2.日本の社会が合わないから、海外にいく、などという
  甘い考えでは、絶対に成功しない。

3.国際協力師になるために、まず、
  大学院に行くにしても、NGOのインターンで海外に行くにしても、
  まずは、お金が必要。
  その予算をどうするか?

 注: 青年海外協力隊のような、経済的に恵まれるケースは稀。
    協力隊に合格する倍率は5倍以上。
    よって、8割以上の人は、NGOで始めることが多い。

3.家族の理解がないと、継続していくことは難しい。
  親、妻(夫)、恋人など。

4.理想としているイメージと、実際の職場は、大きく異なる。
  また、
  そういう状況に直面した時に、
  現場でやりたいことができないことなどを、
  他人のせいにするようでは、もうダメ。

  例えば、青年海外協力隊で派遣された国(途上国)で
  事前に、日本にいる時に言われていた(自分の)業務内容と、
  (行ってみたら)
  その地域の現状も仕事の内容も、まるで違う、
  などということは、ざらにある。
  (半分以上のケースで起こっている。)

  そうした時に、他人や組織のせいにせず、
  与えられた2年という任期の中で、
  自分になにができるかを、一から考えだす
  プロジェクト提起と、その管理(マネージメント)の能力が必要。
  (事前に、私の本やブログなどを読み、徹底的に勉強しておくこと。)

5.リスク分散の考え方も、重要。
  国際協力を行いたい場合、最初のネックになるのが、
  その「有給の職場」が少ないこと。

  国連職員への登竜門、AE/JPO試験の倍率は、15倍ぐらい。
  JICA職員の倍率も、20倍ぐらい。
  (だから、この二つには、なりたくてもなれない可能性のほうが高い。
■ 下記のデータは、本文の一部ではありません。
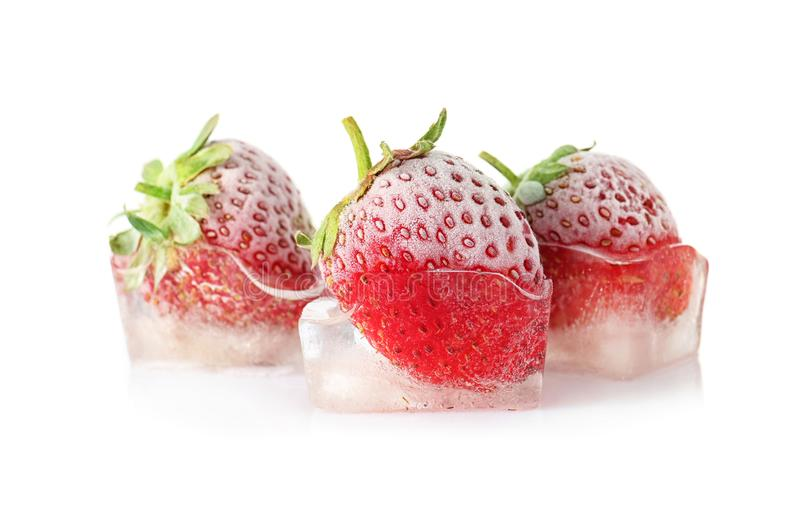 Fresh strawberries frozen in ice cubes royalty free stock photography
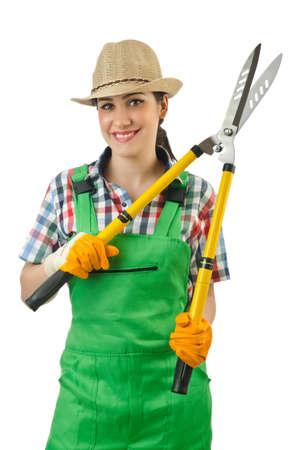 Girl with garden scissors on white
)

  開発コンサルタント会社は、不況で、むしろリストラ傾向。
  NGO職員は、給料がゼロか、あっても10万円以下。

  よって、国際協力を行いたい場合、
  将来の就職先として、
  国連系(世銀なども含む)と、JICA系(開発コンサルも含む)だけを
  ターゲットにするのは、「危険(リスク)」が高い。

  例えば、月曜から金曜まで、普通の会社員として働き、
  土日や平日の夜を、NGOなどで国際協力活動を行う、
  という選択肢も、頭の中においておいた方が、現実的だ。

  また、
  そもそも、普通の会社に就職するにしても、

  企業の社会的責任(CSR)をがんばっている企業、
  環境問題をがんばっている企業、
  など、
  その企業で働くことが、社会や世界に貢献できるケースもある。

  地方自治体や国家公務員(官僚)になり、
  その上で、社会に貢献できることはないか、なども選択肢の一つ。
 
  まずは、
  自分の地域社会において
  自分のため、社会のために、どういう選択(行動)をすれば良いかを
  考えてみることが、最も現実的であり、
  かつ、あなた自身のためにもなると思う。
 
 
  以上を踏まえた上で、
  もう一度、上の、農業・漁業・林業のアドバイザーの言(げん)を
  読んでみて欲しい。

  彼らの言っていることは、すべて、
  国際協力をやりたい、あなたのために、あるような言葉だからだ。